What About America?

One of the greatest books I've ever read about the state of Christianity around the world is The Next Christendom by Philip Jenkins, in which he describes the gargantuan shift of Christianity from the global North to the global South.

It's so easy to base our view of God on what we see from Christians locally.  Our local church or the few Christians we know become our definition of the Body of Christ and of what Christianity looks like.  This should not be so.  Such a narrow perspective reminds me of King George 3rd who wrote in his journal on July 4th, 1776, "nothing of importance happened today."  Of course, something of massive importance had happened that very day, but he limited his view locally and missed one of the most historic days in the history of the world, right under his nose.

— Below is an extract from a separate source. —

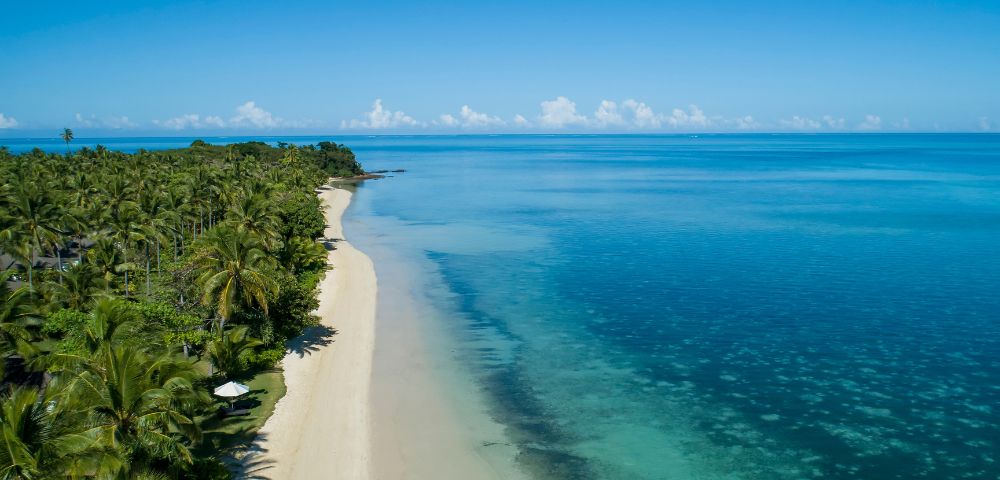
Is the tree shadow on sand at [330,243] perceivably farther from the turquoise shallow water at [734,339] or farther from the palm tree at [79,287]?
the palm tree at [79,287]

What am I getting to?  While Christianity is losing traction in the Western world, it is quite literally exploding in various parts of the world.  Statistics show Christianity is growing 3x's the rate of the world's population.  In America only it is decreasing.  Christianity is growing so fast in countries like Nigeria that in just a few decades it has grown from just 10% of the population to nearly 60%.  Pentecostal Christians in Columbia alone outnumber the Mormon religion worldwide.  My older brother Jon had the chance to visit a church in Bogata in which the youth group of over 70,000 youth meets in a soccer stadium every week, with hardly a building large enough to contain them.  In Seoul, South Korea today sits the largest church in the history of the world - nearly a million members.  In Africa, one evangelist, Reinhard Bonnke in 2001, led over a million and a quarter people to Christ one night, one single altar call.  In Argentina, one evangelist, Carlos Annacondia, has led millions of people to Christ in his country alone over the past three decades.  The average size of an evangelical church in Argentina used to be 7 people, while now multitudes of churches are 20, 30 or even 50 thousands members strong.  Experiencing what Argentina has gone through would be sort of like an entire state coming to church together every week. In China, under the auspices of a closed government, the underground, house church movement has grown so fast staticians can hardly keep up.  Now estimated that the Christian population is equal to about 1/4 of the US population, China's Christian zeal rivals that of the US.  Tens of thousands of missionaries are in training for a movement called back to Jerusalem, in which Chinese evangelists will walk from Bejing to Jerusalem sharing the Gospel with everyone they meet.  The requirements to join this movement: 1. You must be willing to never see your family again.  2. You must be ready to die at any time for Christ.


It's great to hear that God is moving, but it should also give rise to a holy indignation for our own land.  Who will rise up?  Who will take hold of the promises of God for our generation in America today?!